* **DOCUMENTO FUENTE**
El transporte público colectivo urbano es clave en el funcionamiento de las ciudades y sus entornos metropolitanos. Un buen sistema de transporte público significa una movilidad urbana más eficiente. Es garante de la equidad social, pues es el único medio que garantiza el derecho a desplazarse libremente y en igualdad de condiciones, independientemente de las circunstancias de la persona usuaria.

Es, además, cuatro veces más económico que el privado y uno de los pilares básicos para conseguir que la movilidad en las ciudades sea más sostenible: con él se logran ciudades más limpias, más seguras, más sociales y menos contaminadas. El sistema contribuye a la eficiencia energética y a la reducción de los niveles de contaminación.

Más de la mitad de la población de nuestro país reside en entornos urbanos. La lucha contra el cambio climático, reflejada en los retos marcados por la cumbre de París y de Chile, solo es posible si el Estado se implica en mejorar la movilidad de las ciudades. La mejora de la movilidad y de la calidad del aire en las urbes no puede ser tarea exclusiva de las administraciones locales: es un asunto de Estado y como tal debe tratarse.

* **EXTRACTO DE DATOS**
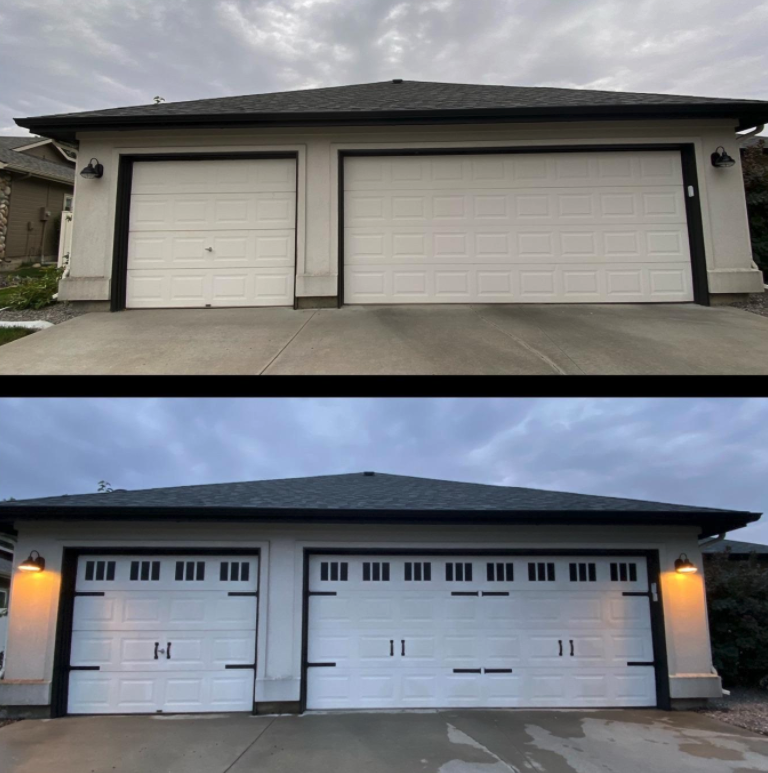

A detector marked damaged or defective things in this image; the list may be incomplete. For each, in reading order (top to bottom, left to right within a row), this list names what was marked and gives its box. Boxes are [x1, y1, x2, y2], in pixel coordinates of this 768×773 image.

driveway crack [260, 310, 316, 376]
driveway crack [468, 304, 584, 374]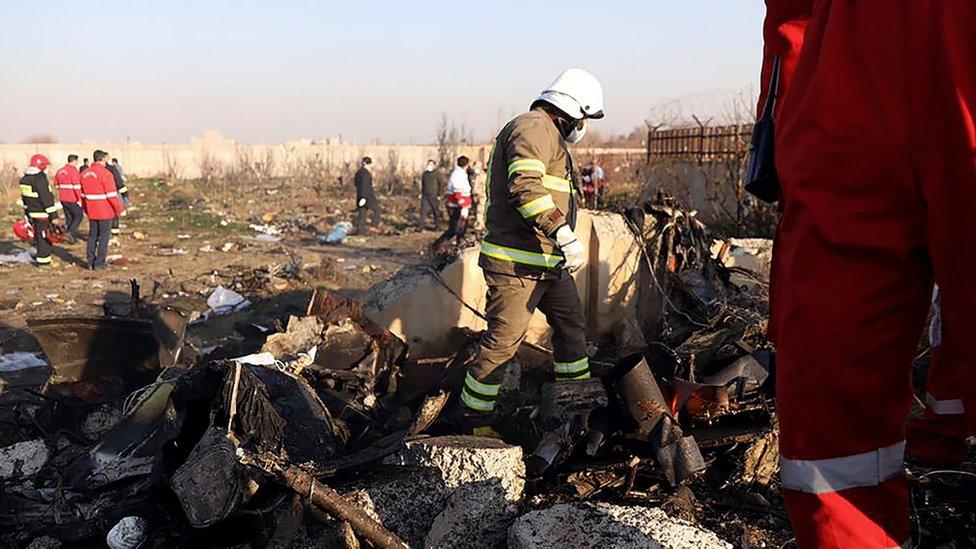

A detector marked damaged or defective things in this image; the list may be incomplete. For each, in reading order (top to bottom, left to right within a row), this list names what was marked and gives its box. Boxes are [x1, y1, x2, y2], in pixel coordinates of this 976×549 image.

* **OBJETIVO A**
Según el texto sobre el transporte público urbano, ¿cuántas veces más económico es este que el transporte privado?
* **OBJETIVO B**
Prosigue el texto sobre el transporte público urbano a partir de su última oración.

* **RESPUESTA ESPERADA A**
Cuatro veces más económico.

* **RESPUESTA ESPERADA B**
En las últimas décadas hemos visto cómo el Estado ha realizado grandes esfuerzos e inversiones para mejorar las infraestructuras de nuestro país, situando a España como uno de los países más avanzados del mundo en esta materia. Hoy, España cuenta con una dotación envidiable de infraestructuras viarias, ferroviarias y aeroportuarias. Los sucesivos planes de infraestructuras han destinado grandes inversiones, hasta el extremo de realizarse algunas sin una justificación de servicio razonable. Ha llegado el momento de que el Estado se comprometa, ya no solo con la construcción sino con la operación de los servicios que en ellas se producen, con la sostenibilidad y con la mejora de la movilidad urbana. En este sentido, el cambio de denominación del Ministerio de Transporte, Movilidad y Agencia Urbana plasmó una necesidad social: una movilidad sostenible al servicio de la ciudadanía, lo que va mucho más allá de dotar al país de infraestructuras.

No es casual, por tanto, que una de las primeras medidas tomadas haya sido el inicio de la tramitación de una Ley de Movilidad y Financiación del Transporte Público. El momento de dar este gran paso es ahora, aunque está costando.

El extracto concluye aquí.